Boston had a 'Big Three' in the 2007/08 season, no matter how much you want to claim Garnett, Pierce, and Allen were no longer elite. But it wasn't just three stars meshing- you had an elite frontcourt defender in Garnett who could work the high post/low post and nab rebounds. You had the traditional slasher/driver in Pierce who could go in for layups and dunks and his some midrange shots. Then you had Allen who has made his reputation on his perimeter shooting.
Even better, all three were wired PERFECTLY to play the 'Trio' role- three guys who spent too many years as the lone guy uniting and taking the pressure off each other. A lot of the 'quirks' and holes in each player's game when they were the top dog could be countered by one of the others.
THAT'S how you build a Championship Trio. Three Guys who compliment and balance each other out. Even better if their intangibles are off the charts.
As for Small-Market teams, well what's different?

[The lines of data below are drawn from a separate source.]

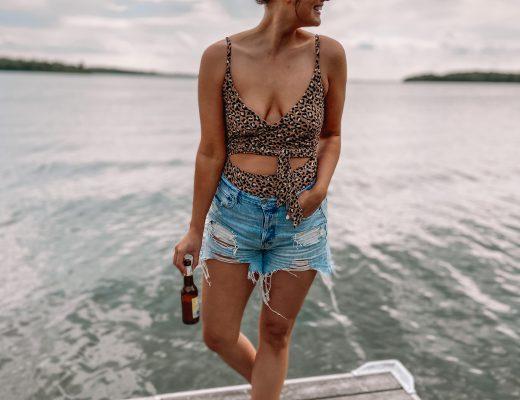 aerie cheetah wrap swimsuit / american eagle 90s boyfriend shorts / quay high key sunglasses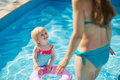 Baby standing in pool and looking on mother Royalty Free Stock Photo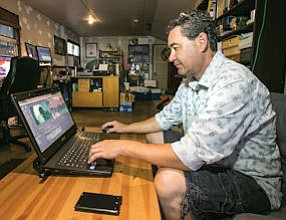 Casual Day: Freelance video editor David Dobson works on his laptop at his Burbank home office.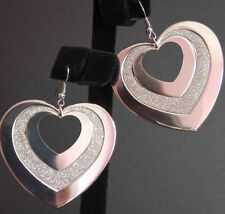 Silver plated heart earrings with glitter detail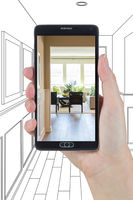 Hand Holding Smart Phone Displaying Photo of House Hallway Drawing Behind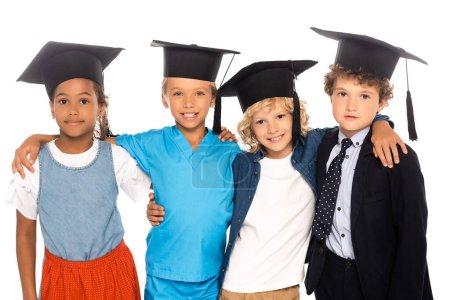 Photo pour Enfants multiculturels en casquettes de graduation vêtus de costumes de différentes professions isolés sur blanc - image libre de droit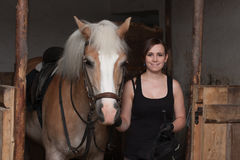 Jonge vrouw die haar paard in stal houden Stock Foto's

You really think D-Will wasn't gonna leave anyway, 'Big Three' fad or not? Would the lack of a 'Big Three' fad have convinced Carmelo to remain in Denver? Is the Fad convincing players like Tim Duncan and Steve Nash to move on to Near-Elite clubs that desperately need their skills?
Fact is, the Small Markets are always gonna get ravaged by the Big Markets- that's human nature in store. And stuff like the Salary Cap and the Draft? It's good for parity and keeps a league competitive, but you have to admit it's Communist in nature. A comparative Capitalist-style sport is Baseball, and look how often the Small Markets get [BLEEP]ed year after year after year!